Spiders should be looked for in the same way in grass, by creeping along on the ground or by sitting down and watching until something walks into view; or the grass and weeds may be swept with a cotton bag, fastened on a hoop like a dip net, with a short handle, and the spiders picked out with a dry bottle from among the leaves and insects that will be gathered with them. Bushes may be swept in the same way, or may be shaken over an open umbrella, or a piece of cloth or paper. In winter, when spiders are torpid, great numbers can be found by sifting the dead leaves that have been lying for some years in the woods. A common coal sieve is fine enough to hold the leaves while the spiders and sticks and dirt pass through, and may be picked over on a cloth or carried home in a bag and examined in the house. The sifting should be repeated several times, as many of the spiders hold to threads among the leaves and become loosened only after much shaking.

In the following pages a general description is given of each family, followed by descriptions of the species belonging to it, with a figure of each species placed as near as possible to the description. In some cases, where the genera are large and well defined, separate descriptions are given of each genus, but where the genus is not easy to distinguish or represented by only a few species, there is no separate generic description, and the species are placed next to those of other genera to which they are most closely related. If the names of spiders are known, they can readily be found by the index at the end of the book. If information is sought about an unknown spider, the illustrations through the book furnish the most convenient index, as the general form and proportions of spiders and the arrangement of their eyes usually show to what family they belong. The ground spiders and those without cobwebs are described first, and the sedentary species living in webs in the last half of the book. Readers unfamiliar with the subject are advised to read first the descriptions of the families and compare with them the spiders that they find in their own neighborhoods. The figures are in most cases enlarged for the sake of distinctness, and spiders of much smaller size must be looked for.


THE COMMON SPIDERS

THE DRASSIDÆ

The Drassidæ, like the Lycosidæ (p. [67]), are ground spiders, though some genera, like Anyphæna (p. [12]) and Clubiona (p. [15]), are equally common in summer on bushes. They make nests in the form of a bag or flattened tube, but no cobwebs for catching insects, and are commonly found running about among dead leaves and short grass and sometimes even on bare ground and sand. In form they are usually two or three times as long as they are wide, like the Lycosidæ (p. [67]), but more often flattened on the back. The legs differ but little in length, and the first and second pairs are directed forward, the third and fourth backward. Their hairs and spines are short, giving them a smooth, velvet-like appearance. The feet have two claws, with a brush of flattened hairs under them, like the Thomisidæ and Attidæ (p. [41]), but unlike the Lycosidæ (p. [67]), which have three claws. The mandibles are large and strong and are together as wide as the head. The eyes are all about the same size and arranged in two rows of about the same length and not far apart, but between different species there are slight differences in their arrangement. The colors are usually dull gray, brown, and black, with few markings or none. A few species are very brightly marked, as in Micaria (p. [9]) and Pœilochroa (p. [4]).

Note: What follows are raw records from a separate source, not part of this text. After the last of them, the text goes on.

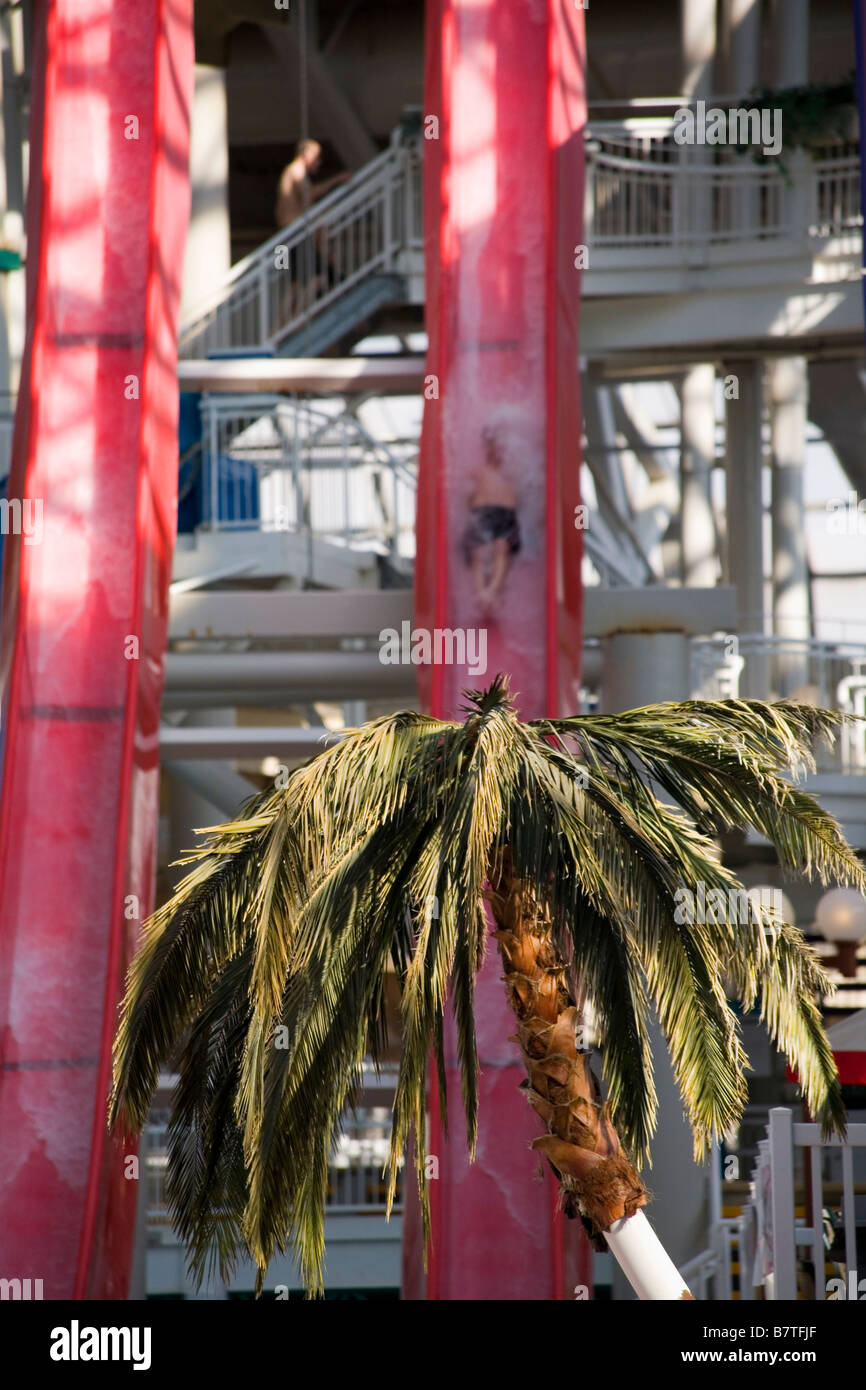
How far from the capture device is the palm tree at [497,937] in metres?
6.36

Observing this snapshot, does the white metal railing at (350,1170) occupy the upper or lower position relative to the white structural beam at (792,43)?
lower

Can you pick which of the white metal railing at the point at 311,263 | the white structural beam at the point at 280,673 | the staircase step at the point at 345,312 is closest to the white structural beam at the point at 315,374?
the white metal railing at the point at 311,263

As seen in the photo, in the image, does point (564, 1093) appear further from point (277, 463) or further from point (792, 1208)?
point (277, 463)

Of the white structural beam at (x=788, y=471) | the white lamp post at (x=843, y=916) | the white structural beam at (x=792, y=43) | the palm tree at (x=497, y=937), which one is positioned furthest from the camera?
the white structural beam at (x=788, y=471)

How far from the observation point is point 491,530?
11.2 metres

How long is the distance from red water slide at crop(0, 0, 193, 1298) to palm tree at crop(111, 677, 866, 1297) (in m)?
3.69

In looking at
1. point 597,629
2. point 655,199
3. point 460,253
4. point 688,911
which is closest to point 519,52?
point 460,253

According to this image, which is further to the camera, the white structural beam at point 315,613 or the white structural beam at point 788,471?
the white structural beam at point 788,471

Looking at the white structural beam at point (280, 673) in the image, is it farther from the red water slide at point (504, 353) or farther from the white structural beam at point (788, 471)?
the white structural beam at point (788, 471)

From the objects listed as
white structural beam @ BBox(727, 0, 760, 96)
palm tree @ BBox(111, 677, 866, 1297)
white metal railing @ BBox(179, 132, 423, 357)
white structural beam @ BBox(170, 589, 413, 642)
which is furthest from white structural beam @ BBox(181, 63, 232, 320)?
palm tree @ BBox(111, 677, 866, 1297)

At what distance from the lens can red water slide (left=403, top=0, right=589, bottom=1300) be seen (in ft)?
36.4

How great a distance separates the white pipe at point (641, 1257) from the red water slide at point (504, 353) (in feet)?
13.1

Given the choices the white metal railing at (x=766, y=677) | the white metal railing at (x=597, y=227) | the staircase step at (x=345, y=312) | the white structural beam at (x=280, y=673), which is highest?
the white metal railing at (x=597, y=227)

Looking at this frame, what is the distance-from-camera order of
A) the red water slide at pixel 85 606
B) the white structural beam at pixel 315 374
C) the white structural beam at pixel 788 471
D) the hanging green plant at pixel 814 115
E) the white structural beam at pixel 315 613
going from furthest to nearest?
the white structural beam at pixel 788 471 < the hanging green plant at pixel 814 115 < the white structural beam at pixel 315 613 < the white structural beam at pixel 315 374 < the red water slide at pixel 85 606
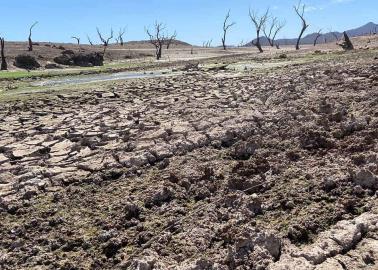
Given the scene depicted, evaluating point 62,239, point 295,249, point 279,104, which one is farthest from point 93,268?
point 279,104

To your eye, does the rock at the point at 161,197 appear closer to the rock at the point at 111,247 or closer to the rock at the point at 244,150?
the rock at the point at 111,247

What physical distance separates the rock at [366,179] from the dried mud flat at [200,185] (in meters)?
0.01

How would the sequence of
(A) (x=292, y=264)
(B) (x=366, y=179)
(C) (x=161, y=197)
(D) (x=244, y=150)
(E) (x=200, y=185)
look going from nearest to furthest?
1. (A) (x=292, y=264)
2. (B) (x=366, y=179)
3. (C) (x=161, y=197)
4. (E) (x=200, y=185)
5. (D) (x=244, y=150)

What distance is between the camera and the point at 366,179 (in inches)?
236

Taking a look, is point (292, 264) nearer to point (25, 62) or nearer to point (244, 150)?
point (244, 150)

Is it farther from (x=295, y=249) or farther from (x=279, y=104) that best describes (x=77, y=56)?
(x=295, y=249)

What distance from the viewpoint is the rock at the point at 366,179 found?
5.93 metres

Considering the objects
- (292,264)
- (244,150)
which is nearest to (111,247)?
(292,264)

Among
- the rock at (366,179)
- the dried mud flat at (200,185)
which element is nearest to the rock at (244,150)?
the dried mud flat at (200,185)

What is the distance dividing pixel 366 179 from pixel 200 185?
2.08m

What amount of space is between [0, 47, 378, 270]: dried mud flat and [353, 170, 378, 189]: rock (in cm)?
1

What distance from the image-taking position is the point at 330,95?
1066 cm

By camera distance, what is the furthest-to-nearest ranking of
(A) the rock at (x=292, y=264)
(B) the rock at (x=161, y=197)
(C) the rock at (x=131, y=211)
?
(B) the rock at (x=161, y=197), (C) the rock at (x=131, y=211), (A) the rock at (x=292, y=264)

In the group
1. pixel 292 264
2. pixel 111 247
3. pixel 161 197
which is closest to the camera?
pixel 292 264
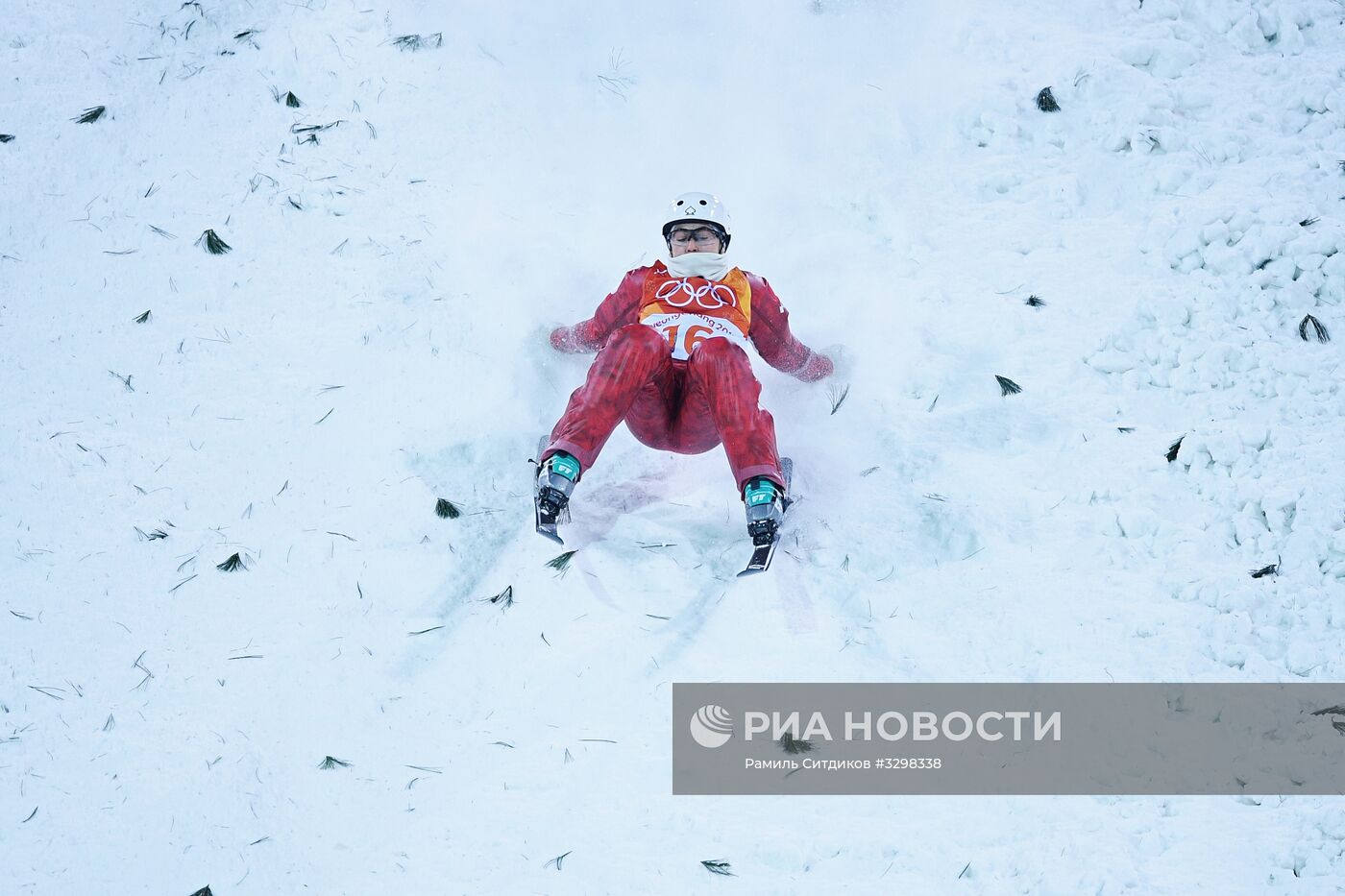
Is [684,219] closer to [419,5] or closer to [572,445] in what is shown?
[572,445]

There are three groups among the Drassidæ:

1. Prosthesima, Gnaphosa, Pœcilochroa, Pythonissa, and Drassus, which are generally dark in color and flattened above, with the cephalothorax narrow in front and the eyes covering about half the width of the head and differing in their relative positions among the different genera. The labium is long and the maxillæ slightly widened at the end, or with the outer corners rounded off and sometimes a crease or depression in the middle. The joints of the first legs are sometimes thickened in the middle. The lower spinnerets are longer than the others and flat on the end.

2. Micaria, Geotrecha, Phrurolithus, Agrœca, and Anyphæna, in which the body is less flattened, the legs longer, and the movements quicker. The colors are lighter and more varied. The labium is short and the maxillæ with straight sides.